Always use assertAlmostEqual for floating point comparisons, never assertEqual (two floating point numbers which look identical to a human may not be represented identically by the computer).

Finally, we end the test script with

if __name__ == '__main__':

This simply runs all the tests in this file if the script is run directly from the command line with python test_restraint.py.

(For reference, the whole file is also available at GitHub).

Dependencies

Finally we need to tell the IMP build system which other modules and external code the module depends on. This is done by editing the file modules/foo/dependencies.py to read:

required_modules = 'core:algebra'
required_dependencies = ''
optional_dependencies = ''

Since we use the IMP::core and IMP::algebra modules, we need to declare them as requirements for this module.

required_dependencies and optional_dependencies can also be used to make use of 3rd party libraries. See the IMP manual for more information.

(For reference, the whole file is also available at GitHub).

Source control

Now is a good time to store the module in source control so that it can be easily shared with collaborators and users, and changes to it can be tracked. This will also simplify the process of incorporating the module into the main IMP distribution later, if applicable.

Most IMP modules are stored on GitHub. See https://github.com/salilab/pmi/ and https://github.com/salilab/npctransport for examples.

Build and test

To build the custom module, build IMP from source code in the usual way. cmake should detect the new module and configure it, and then your build tool (usually make or ninja) will build it.

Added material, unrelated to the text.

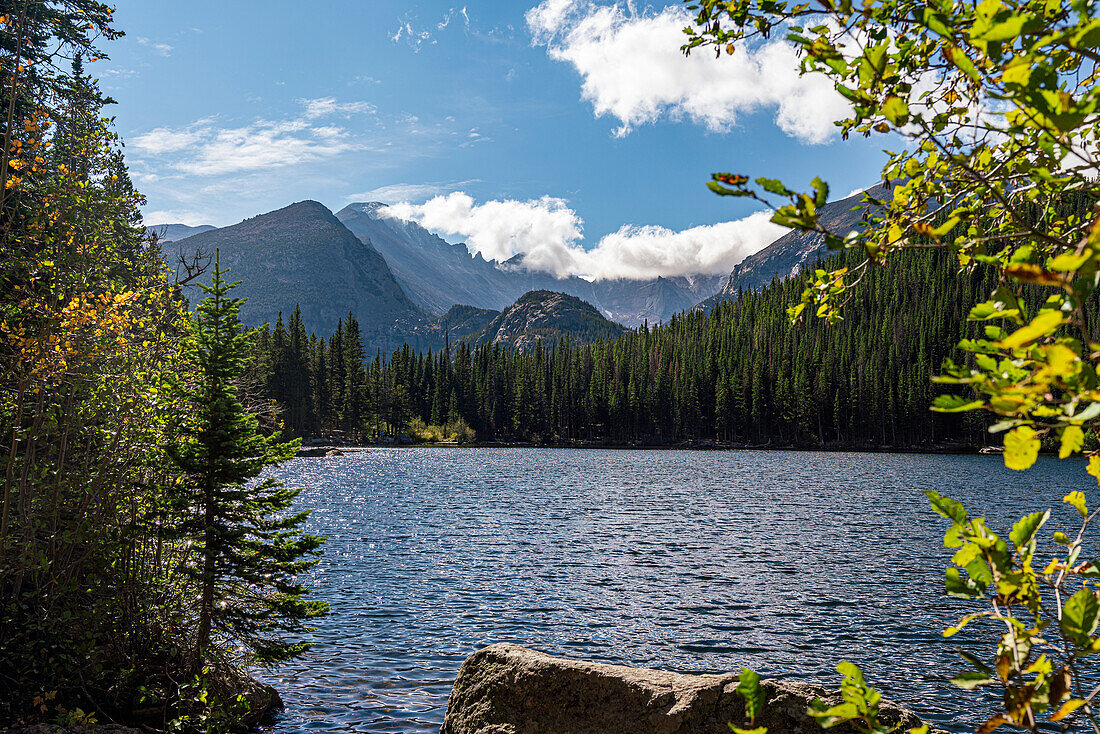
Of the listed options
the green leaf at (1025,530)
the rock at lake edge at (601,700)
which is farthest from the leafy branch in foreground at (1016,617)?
the rock at lake edge at (601,700)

Test the new code with something like (in the IMP build directory):

$ ./setup_environment.sh python ../imp/modules/foo/test/test_restraint.py

You can also run all of your module's test cases using the ctest tool; see the IMP manual for more details.

Automatic testing

You can automate the building and testing of your module. This is very helpful because any bugs introduced during development may quickly be detected. Provided your module is in a public GitHub repository and is open source, you can use a number of free cloud services to do this:

  • GitHub Actions will build and test your module in a virtual machine every time you git push to GitHub. If the module fails to build, or a test fails, GitHub will send you an email.
  • Codecov will track the code coverage, i.e. which lines of your Python or C++ code were executed when the tests were run. This is a helpful tool for showing where extra tests are needed (to exercise the missing lines of code, which might contain bugs).

If you are using a public GitHub repository in the Sali Lab organization please speak to a Sali Lab sysadmin to set up automatic testing of your module. Otherwise, you will need to sign up for a Codecov account, and add your repository to it. Then create a suitable build.yml in the .github/workflows/ directory of your repository and a tools/setup_travis.sh script. See the build.yml and setup_travis.sh from the IMP.pmi repository for templates. These two files instruct GitHub Actions to:

  1. Set up an environment on a virtual machine in the cloud in which to build your module (they install Anaconda Python, the latest nightly build of IMP, and support packages such as a C++ compiler).
  2. Build your module using cmake and make.
  3. Run the test cases using the nose Python testing system.
  4. Collect coverage information for both C++ and Python code using special cmake and nosetests command line options respectively, and upload it to Codecov.

The entire procedure is duplicated for multiple Python versions (both Python 2 and Python 3).

For example, this tutorial is itself tested in this fashion. See the latest GitHub Actions results and the the latest code coverage reports.